# Forum > FPS > Fortnite > Fortnite Guides > [How-To] Get cheaper V Bucks

## RG101

Requirement: VPN (Virtual private network), XBOX and Credit Card

Cheapest place to purchase VBUCKS is from Argentina (this method is the same used purchasing Hearthstone packs) 10000 VBUCK option costs ?25 doing this method instead of ?79.99 purchasing within the UK.

Firstly you need to change your region on your XBOX to Argentina:

> Press the XBOX button
> Settings
> System.
> Language & location.
> Restart system

Now you will need to use a Laptop or PC that can create a hotspot WIFI. 
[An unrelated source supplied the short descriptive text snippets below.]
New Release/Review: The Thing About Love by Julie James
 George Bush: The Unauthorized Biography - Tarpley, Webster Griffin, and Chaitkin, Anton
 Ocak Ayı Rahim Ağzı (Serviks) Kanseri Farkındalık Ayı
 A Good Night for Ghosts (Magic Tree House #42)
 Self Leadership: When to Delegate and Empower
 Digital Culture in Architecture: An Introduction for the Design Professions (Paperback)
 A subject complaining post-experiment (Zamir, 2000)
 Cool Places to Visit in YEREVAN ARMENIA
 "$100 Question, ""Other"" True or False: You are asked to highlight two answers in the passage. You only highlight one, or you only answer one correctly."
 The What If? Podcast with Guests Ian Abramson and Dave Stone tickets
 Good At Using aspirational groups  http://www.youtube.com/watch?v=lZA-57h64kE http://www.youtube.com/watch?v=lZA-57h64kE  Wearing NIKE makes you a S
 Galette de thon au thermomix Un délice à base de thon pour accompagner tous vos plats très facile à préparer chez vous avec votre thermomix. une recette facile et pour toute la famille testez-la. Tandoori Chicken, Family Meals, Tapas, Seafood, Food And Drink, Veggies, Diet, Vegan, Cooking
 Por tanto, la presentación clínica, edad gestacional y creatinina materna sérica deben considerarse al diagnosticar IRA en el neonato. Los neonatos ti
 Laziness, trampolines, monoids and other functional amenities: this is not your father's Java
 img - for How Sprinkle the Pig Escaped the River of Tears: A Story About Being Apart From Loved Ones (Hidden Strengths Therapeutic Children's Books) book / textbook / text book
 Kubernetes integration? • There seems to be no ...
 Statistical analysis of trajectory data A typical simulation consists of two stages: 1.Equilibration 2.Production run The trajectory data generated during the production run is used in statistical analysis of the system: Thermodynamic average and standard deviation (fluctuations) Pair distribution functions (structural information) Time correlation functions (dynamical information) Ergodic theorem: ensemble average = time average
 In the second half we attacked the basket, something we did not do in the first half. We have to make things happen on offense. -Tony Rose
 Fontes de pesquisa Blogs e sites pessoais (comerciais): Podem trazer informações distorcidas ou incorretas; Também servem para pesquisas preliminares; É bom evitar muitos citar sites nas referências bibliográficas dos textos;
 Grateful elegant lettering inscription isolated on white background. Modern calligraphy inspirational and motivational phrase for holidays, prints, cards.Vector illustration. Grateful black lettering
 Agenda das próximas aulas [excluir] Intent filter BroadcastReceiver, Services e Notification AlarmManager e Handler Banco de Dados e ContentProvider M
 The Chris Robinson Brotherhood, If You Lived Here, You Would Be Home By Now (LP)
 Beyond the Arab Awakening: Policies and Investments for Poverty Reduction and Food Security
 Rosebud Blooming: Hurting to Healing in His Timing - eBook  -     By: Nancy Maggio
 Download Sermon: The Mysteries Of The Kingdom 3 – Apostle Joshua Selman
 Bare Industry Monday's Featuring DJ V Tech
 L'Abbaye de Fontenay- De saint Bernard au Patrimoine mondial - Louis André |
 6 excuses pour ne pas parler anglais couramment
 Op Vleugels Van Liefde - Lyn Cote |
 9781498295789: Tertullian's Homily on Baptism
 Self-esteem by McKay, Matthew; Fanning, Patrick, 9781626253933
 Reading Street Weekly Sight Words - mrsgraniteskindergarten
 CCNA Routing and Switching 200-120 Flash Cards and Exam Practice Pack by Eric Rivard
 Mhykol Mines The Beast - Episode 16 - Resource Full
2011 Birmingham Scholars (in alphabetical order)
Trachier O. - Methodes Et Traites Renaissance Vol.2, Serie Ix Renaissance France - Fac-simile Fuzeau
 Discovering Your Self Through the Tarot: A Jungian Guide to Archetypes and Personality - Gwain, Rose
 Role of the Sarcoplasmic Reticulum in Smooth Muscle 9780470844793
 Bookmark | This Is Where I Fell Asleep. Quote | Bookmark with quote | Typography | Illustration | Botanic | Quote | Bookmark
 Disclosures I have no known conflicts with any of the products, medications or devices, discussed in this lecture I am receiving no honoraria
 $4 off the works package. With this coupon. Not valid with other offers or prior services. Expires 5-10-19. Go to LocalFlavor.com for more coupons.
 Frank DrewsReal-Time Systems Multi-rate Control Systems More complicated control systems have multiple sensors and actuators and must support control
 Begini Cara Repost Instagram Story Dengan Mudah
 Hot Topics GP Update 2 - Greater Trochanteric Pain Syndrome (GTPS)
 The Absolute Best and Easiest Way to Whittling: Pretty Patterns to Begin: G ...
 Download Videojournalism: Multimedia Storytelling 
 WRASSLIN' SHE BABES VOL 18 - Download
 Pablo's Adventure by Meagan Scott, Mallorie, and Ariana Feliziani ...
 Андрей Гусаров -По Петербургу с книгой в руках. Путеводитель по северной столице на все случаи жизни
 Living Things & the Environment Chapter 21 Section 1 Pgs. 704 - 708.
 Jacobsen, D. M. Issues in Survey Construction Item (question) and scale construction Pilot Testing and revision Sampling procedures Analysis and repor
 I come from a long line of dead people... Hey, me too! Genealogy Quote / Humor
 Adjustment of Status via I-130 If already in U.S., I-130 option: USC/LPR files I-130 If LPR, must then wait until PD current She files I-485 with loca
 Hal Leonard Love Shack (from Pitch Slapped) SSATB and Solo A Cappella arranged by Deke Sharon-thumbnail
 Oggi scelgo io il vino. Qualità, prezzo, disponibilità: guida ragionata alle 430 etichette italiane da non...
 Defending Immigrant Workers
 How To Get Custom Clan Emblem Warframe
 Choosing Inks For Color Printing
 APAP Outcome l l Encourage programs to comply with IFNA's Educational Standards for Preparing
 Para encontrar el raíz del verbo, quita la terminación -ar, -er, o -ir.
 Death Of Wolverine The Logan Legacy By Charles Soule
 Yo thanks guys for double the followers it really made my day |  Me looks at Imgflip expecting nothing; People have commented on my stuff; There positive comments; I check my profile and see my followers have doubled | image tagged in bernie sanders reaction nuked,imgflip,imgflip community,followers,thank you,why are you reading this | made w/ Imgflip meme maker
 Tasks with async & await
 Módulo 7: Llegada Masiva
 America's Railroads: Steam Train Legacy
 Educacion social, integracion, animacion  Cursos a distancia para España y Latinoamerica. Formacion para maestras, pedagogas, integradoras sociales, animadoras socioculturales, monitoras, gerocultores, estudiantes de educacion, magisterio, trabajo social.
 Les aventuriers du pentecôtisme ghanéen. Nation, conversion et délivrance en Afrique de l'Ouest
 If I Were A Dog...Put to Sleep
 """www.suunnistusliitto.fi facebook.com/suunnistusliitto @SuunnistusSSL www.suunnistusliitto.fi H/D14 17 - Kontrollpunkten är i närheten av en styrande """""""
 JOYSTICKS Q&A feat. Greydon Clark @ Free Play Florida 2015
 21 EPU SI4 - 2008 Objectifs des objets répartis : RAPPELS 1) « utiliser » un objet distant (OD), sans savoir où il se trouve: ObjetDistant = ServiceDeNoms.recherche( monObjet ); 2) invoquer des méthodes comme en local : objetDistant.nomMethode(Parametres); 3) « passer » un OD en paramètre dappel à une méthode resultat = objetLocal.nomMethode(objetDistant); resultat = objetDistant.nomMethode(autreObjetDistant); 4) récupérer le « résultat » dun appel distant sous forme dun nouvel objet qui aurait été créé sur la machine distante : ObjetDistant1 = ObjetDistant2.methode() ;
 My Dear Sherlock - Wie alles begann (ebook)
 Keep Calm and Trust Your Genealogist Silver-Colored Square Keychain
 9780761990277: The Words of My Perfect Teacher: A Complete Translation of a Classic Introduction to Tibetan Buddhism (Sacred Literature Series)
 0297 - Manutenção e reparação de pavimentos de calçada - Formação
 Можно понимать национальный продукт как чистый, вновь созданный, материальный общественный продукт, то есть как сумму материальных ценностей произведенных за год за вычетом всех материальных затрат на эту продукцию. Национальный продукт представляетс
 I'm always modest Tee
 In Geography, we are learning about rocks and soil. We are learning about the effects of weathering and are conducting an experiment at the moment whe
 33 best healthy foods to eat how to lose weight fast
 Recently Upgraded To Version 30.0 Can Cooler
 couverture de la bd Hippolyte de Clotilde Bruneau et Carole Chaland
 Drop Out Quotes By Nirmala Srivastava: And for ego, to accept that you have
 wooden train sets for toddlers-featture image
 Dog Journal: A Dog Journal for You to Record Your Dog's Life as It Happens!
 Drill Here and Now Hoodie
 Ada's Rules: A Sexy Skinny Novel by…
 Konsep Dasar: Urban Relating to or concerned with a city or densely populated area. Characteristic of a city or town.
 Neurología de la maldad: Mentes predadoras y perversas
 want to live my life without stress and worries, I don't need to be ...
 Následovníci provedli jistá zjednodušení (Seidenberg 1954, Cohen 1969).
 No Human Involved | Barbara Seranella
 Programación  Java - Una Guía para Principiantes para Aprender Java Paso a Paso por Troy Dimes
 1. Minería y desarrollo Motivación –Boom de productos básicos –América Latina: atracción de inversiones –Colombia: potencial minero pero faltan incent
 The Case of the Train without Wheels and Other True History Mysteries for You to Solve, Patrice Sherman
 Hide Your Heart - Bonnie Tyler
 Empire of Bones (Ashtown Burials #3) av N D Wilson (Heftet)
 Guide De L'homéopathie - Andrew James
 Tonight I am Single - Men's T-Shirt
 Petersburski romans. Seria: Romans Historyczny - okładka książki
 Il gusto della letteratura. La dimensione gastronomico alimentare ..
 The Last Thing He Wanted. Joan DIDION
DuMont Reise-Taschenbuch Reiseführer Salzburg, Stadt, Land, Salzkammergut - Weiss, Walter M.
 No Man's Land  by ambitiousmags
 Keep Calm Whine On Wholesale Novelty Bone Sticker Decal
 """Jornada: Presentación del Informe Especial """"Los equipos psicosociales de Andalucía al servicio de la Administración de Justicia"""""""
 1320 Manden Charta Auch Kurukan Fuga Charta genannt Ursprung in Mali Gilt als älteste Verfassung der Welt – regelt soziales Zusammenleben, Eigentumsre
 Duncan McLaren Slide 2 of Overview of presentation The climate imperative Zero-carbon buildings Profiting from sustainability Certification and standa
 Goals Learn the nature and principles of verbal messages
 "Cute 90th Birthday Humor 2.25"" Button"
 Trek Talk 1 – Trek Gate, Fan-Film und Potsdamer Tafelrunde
> Download VPN (a lot do free trials) 
> Connect to Argentina
> Create your WIFI hotspot (Turn your PC into a Wi-Fi Hotspot - Connectify Hotspot is software that can turn your PC into a WIFI hotspot *WIFI card required*)

Once that is completed

> Join your hotspot on your XBOX
> XBOX store 
> Purchase VBUCKS - use your credit card and use an address from within Argentina for the billing address. Credit cards will allow different bill addresses, Debit cards have to match your home address that it's linked too.

Login to game and your VBUCKS are there. You can then login to any other platform and use the VBUCKS PC/Mobile/PS4.

----------


## YumaYamamoto

Is it possible with pc too?

----------


## RG101

> Is it possible with pc too?


Purchase it that way, when you login to your account on PC it transfers as all accounts are linked crossplatform. 

IE purchase on xbox > login to PC and the vbucks are there.

----------


## elvrik

> Purchase it that way, when you login to your account on PC it transfers as all accounts are linked crossplatform. 
> 
> IE purchase on xbox > login to PC and the vbucks are there.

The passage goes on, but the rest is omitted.